# Monitoring disk I/O on FreeBSD



## Bren (Jul 31, 2020)

We use FreeBSD for our storage servers. One thing I've noticed is that there doesn't appear to be any way to programmatically get disk I/O statistics on FreeBSD like you can with Linux and others (e.g. `/proc/diskstats` on Linux). I'm assuming this is why our current monitoring system (CheckMK) doesn't monitor disk I/O on FreeBSD. Looking at moving to Prometheus and its node exporter doesn't support disk stats on FreeBSD either. Does anyone know why this is? I've always been curious about this.
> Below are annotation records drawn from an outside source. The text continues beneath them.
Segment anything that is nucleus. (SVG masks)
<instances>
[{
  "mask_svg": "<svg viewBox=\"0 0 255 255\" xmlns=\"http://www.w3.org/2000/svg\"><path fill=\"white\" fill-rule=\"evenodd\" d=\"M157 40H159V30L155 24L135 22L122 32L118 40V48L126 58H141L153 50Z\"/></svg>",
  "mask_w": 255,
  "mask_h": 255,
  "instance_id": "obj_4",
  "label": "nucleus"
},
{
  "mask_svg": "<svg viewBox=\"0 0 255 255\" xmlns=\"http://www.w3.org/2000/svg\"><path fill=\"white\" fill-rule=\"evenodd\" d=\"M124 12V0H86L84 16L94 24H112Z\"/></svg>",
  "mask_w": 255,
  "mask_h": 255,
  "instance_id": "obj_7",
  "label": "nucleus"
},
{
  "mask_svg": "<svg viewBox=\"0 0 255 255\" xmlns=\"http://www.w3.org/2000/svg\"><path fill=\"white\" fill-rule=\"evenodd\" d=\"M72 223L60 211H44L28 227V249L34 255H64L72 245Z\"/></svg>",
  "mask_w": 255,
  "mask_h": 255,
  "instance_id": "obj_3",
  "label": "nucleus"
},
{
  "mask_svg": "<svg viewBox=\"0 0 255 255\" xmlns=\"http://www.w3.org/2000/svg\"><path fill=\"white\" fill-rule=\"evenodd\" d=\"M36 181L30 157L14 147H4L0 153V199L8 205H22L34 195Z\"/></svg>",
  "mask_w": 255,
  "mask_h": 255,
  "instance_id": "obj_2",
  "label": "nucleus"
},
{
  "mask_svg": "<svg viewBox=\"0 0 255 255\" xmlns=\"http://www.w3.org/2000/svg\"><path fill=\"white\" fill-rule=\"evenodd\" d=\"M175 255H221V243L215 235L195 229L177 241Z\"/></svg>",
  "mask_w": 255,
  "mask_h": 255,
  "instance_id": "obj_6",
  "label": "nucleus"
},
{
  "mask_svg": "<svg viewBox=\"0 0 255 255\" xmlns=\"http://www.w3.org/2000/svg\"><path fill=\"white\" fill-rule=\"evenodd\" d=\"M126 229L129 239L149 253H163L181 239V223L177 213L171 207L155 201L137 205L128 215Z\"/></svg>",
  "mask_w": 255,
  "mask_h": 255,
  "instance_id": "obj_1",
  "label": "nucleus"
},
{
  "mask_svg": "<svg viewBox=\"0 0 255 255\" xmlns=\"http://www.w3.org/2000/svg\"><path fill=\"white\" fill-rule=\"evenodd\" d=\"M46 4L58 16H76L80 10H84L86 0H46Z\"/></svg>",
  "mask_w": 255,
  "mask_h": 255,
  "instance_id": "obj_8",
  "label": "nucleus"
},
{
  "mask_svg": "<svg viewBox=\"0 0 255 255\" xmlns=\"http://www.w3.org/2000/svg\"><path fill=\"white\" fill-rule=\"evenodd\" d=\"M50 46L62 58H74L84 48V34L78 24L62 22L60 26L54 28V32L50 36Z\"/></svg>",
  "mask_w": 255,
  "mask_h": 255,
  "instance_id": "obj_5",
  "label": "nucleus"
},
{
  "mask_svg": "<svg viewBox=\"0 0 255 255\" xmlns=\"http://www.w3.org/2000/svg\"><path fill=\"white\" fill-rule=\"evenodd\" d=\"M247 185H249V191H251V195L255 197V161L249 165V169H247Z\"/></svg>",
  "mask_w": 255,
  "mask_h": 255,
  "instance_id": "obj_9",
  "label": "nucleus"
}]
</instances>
We have had to just live without disk I/O stats on FreeBSD. That said, I've been really thinking about this lately and I think I have a way to use iostat and/or DTrace to get detailed I/O stats into our monitoring system.

How do you monitor disk I/O on FreeBSD?


----------



## ralphbsz (Jul 31, 2020)

I use iostat. When I was tracking down why my ZFS scrubs were causing the disks to hang, I actually had some scripts ready to go, with just the right parameters, but a moment ago I couldn't find them. I probably stored them in /tmp and called them "monitor.sh" or something dumb like that. The key to iostat is to spend 10 minutes fiddling with options and parameters, until you get the output you want. Or just run it with as much output as possible, and post-process the chatter for the summaries you like.

The other thing is: run "zpool iostat" (typically some variants, like -v) in a loop, and take differences of the numbers (pretty simple in an awk script).


----------



## Lamia (Jul 31, 2020)

systat -iostat


----------



## Bren (Jul 31, 2020)

ralphbsz said:


> I use iostat.



Yeah I use iostat etc. regularly. I'm talking more about enterprise / long term monitoring and alerting. Now that I say this, I'm wondering if net-mgmt/net-snmp has the OIDs I'm looking for. If I recall, I tested this before and disk I/O wasn't there either.


----------



## Phishfry (Jul 31, 2020)

Jerry said:


> How do you monitor disk I/O on FreeBSD?


gstat(8)





						TIB AV-Portal
					






					av.tib.eu
				











						GitHub - tykling/gstat_exporter: Prometheus exporter for FreeBSD gstat data
					

Prometheus exporter for FreeBSD gstat data. Contribute to tykling/gstat_exporter development by creating an account on GitHub.




					github.com


----------



## Bren (Jul 31, 2020)

gpb said:


> Also look if Netdata provides it for FreeBSD.



I actually just installed netdata again and it looks like it _does_ support more advanced disk stats on FreeBSD. The last time I checked it did not. They now have a free cloud component to aggregate all your servers too (though I'm not sure I'm 100% in love with that idea just yet).



Phishfry said:


> gstat(8)



Awesome. Just what I was looking for. Thanks!


----------



## Mjölnir (Jul 31, 2020)

`apropos accounting` RTFM sa(8)
`pkg search monitor` `make -C /usr/ports search key=monitor | egrep '^(Port|Info):' | less`


----------



## Alain De Vos (Jul 31, 2020)

I use "iostat -c 3"


----------